Excerpted text:
_ _ _ _ _ _ _

When I had heard that day in August of 2015 that Dr. Oliver Sacks had died, I wasn’t surprised.

 

Six months earlier in a New York Times op-ed he announced that a melanoma in his eye had metastasized to his liver and that he was in the late stages of terminal cancer. I was, nonetheless, profoundly sad and I felt a deep loss.

 

As the New York Times stated in its obituary for him, Sacks “explored some of the brain’s strangest pathways in best-selling case histories . . . using his patients’ disorders as starting points for eloquent meditations on consciousness and the human condition.”

 

Like his life, Sacks’ death touched many. It certainly touched mine.

 

 

The late Robin Williams’ powerful portrayal of him in the film “Awakenings” exposed Sacks and his work to a broader audience.

 

In his last op-ed Sacks wrote an op-ed entitled, “My Own Life.” In that piece, Sacks not only shared the news announcing his impending demise, he recounted his response to learning that he had terminal cancer.

 

I made a note to myself that his column might be fertile material for a future sermon on the High Holy Days when Jewish tradition beckons us to face our mortality. Luckily, I found it as I was unpacking boxes for my home study.

 

Here’s what Sacks wrote: “I feel grateful that I have been granted nine years of good health and productivity since the original diagnosis, but now I am face-to-face with dying. The cancer occupies a third of my liver, and though its advance may be slowed, this particular sort of cancer cannot be halted . . .

_ _ _ _ _ _ _

Source data:
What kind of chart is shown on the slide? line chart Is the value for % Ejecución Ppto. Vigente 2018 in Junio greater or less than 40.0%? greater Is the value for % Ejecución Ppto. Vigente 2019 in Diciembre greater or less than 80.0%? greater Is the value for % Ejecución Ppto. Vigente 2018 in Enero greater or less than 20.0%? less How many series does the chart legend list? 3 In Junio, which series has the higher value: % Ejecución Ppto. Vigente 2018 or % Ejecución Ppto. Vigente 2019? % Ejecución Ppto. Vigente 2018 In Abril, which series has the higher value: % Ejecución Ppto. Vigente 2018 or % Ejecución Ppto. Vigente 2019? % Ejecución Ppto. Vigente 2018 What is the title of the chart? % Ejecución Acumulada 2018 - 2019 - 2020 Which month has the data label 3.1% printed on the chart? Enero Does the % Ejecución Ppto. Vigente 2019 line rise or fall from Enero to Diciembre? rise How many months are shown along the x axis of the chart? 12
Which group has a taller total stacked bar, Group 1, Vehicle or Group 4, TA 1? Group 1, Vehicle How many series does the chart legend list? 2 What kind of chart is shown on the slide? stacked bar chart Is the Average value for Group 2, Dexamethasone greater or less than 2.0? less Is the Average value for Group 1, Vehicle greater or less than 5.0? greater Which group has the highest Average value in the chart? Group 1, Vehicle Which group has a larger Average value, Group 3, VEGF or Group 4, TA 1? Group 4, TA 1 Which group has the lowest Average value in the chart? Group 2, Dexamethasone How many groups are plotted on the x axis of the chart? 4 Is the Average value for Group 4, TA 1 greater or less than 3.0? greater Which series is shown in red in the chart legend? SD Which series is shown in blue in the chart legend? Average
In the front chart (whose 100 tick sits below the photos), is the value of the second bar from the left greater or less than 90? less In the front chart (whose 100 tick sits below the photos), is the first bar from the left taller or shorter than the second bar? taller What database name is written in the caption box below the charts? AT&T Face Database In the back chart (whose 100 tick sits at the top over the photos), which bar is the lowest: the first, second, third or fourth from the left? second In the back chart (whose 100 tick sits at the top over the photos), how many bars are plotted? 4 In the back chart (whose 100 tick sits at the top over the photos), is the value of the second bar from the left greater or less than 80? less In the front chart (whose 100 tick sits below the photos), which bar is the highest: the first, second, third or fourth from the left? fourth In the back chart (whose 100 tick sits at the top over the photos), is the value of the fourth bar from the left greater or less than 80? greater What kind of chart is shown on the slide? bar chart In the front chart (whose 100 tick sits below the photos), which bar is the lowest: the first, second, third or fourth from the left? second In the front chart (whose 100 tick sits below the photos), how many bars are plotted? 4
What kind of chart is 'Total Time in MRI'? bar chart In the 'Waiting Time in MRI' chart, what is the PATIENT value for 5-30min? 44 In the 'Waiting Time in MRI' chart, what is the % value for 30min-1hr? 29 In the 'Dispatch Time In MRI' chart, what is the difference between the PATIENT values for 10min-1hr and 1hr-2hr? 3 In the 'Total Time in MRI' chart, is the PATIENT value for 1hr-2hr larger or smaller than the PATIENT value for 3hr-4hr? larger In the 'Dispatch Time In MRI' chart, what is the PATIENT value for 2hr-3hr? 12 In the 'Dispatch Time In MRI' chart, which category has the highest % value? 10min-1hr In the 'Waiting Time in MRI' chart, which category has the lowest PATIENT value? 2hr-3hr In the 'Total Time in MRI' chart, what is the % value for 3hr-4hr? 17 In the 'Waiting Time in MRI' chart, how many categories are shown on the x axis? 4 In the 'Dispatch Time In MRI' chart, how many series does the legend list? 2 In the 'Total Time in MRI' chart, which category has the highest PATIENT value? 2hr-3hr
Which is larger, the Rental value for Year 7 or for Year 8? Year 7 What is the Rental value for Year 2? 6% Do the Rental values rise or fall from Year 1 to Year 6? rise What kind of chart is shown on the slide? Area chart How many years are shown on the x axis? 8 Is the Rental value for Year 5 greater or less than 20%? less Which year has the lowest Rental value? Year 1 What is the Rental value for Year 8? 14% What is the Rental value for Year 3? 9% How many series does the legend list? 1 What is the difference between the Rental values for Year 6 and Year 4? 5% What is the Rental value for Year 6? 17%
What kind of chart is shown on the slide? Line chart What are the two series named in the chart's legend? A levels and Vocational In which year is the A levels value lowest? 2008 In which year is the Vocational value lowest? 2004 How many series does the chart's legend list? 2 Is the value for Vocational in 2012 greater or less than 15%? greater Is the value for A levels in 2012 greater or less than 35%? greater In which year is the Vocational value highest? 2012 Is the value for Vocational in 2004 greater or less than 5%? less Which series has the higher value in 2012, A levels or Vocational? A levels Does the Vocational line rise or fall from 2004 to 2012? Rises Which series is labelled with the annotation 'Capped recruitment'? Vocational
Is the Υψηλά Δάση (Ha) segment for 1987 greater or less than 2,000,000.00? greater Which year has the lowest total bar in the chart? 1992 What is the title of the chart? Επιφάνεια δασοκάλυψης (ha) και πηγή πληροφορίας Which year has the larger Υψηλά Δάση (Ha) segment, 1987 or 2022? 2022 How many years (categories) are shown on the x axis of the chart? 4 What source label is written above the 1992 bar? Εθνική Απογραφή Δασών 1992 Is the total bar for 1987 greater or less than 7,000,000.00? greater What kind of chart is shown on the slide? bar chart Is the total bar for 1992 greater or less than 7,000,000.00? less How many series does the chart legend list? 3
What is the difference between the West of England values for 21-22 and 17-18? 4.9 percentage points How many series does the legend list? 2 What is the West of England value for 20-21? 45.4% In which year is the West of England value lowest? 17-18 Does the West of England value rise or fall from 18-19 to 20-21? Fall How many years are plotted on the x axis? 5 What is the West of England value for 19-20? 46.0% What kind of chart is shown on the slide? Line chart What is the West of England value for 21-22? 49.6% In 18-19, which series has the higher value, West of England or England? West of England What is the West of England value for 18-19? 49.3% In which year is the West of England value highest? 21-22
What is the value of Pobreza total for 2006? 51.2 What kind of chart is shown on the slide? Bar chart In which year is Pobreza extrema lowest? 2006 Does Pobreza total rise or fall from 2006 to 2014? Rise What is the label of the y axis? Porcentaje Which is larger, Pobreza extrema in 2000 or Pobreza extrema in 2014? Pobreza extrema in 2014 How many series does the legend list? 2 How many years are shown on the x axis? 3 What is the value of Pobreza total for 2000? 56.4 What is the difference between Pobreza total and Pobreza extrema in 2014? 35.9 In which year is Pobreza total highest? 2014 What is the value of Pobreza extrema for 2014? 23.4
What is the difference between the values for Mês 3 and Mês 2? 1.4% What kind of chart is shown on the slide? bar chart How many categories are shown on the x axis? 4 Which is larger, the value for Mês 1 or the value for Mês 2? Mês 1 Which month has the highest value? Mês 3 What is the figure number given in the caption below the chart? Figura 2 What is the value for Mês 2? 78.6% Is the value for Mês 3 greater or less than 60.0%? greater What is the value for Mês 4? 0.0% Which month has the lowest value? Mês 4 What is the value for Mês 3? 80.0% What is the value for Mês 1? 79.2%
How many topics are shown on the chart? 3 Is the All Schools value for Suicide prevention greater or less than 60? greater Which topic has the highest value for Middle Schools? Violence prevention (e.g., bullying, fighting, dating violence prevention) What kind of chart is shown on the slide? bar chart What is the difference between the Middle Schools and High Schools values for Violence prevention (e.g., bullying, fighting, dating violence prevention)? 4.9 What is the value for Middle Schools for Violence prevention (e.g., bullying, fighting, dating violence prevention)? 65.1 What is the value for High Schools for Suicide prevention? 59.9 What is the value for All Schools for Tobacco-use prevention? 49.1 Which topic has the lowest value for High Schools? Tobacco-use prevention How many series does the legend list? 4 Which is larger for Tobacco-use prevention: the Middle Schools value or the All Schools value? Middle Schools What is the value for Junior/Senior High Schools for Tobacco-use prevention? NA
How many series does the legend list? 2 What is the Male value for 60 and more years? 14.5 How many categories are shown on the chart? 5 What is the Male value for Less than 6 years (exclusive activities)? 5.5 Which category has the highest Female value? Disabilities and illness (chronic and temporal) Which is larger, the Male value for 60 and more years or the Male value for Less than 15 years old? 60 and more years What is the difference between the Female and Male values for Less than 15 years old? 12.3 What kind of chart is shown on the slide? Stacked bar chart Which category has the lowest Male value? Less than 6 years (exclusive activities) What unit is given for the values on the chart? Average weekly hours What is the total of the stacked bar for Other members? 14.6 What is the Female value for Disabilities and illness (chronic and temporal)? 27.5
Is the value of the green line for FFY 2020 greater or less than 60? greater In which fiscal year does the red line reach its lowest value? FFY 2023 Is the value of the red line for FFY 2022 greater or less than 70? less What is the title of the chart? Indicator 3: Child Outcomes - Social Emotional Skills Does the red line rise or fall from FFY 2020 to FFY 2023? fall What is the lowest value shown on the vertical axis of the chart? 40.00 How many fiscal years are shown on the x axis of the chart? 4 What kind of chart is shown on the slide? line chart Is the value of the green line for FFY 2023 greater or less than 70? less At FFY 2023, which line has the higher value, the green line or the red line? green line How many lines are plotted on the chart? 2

_ _ _ _ _ _ _

To do: Continue the reflection on Oliver Sacks's death from the point where it stops.

Output:
It is up to me now to choose how to live out the months that remain to me. I have to live in the richest, deepest, most productive way I can.” That last bit has stayed with me.

To me, the ending of Sacks’ piece summarizes the core message of this day of Yom Kippur. None of us ever knows when we will draw our last breath. None of us knows how many pages are left for us to write on in tradition’s metaphorical “Book of Life.”

 

To paraphrase Oliver Sacks, it is up to us, each of us, how to live out the life that is to be ours. It’s during this time of the Jewish year when we are called to assess our lives.

 

We are called to answer the question, How do I want to live my life “in the richest, deepest, most productive way [I] can?”

 

This past Spring I finally got around to reading The Road to Character, written by New York Times columnist David Brooks. Brooks’ writing often makes me stop and think, even when I don’t agree with him.

 

I read Brooks because he always challenges my sense of perspective. I believe The Road to Character is a very important book.

 

 

On this Yom Kippur I want to lift up a powerful, and central part of his thesis. Brooks posits that we live our lives by two different sets of virtues: what he calls “Resume virtues” and “Eulogy virtues.”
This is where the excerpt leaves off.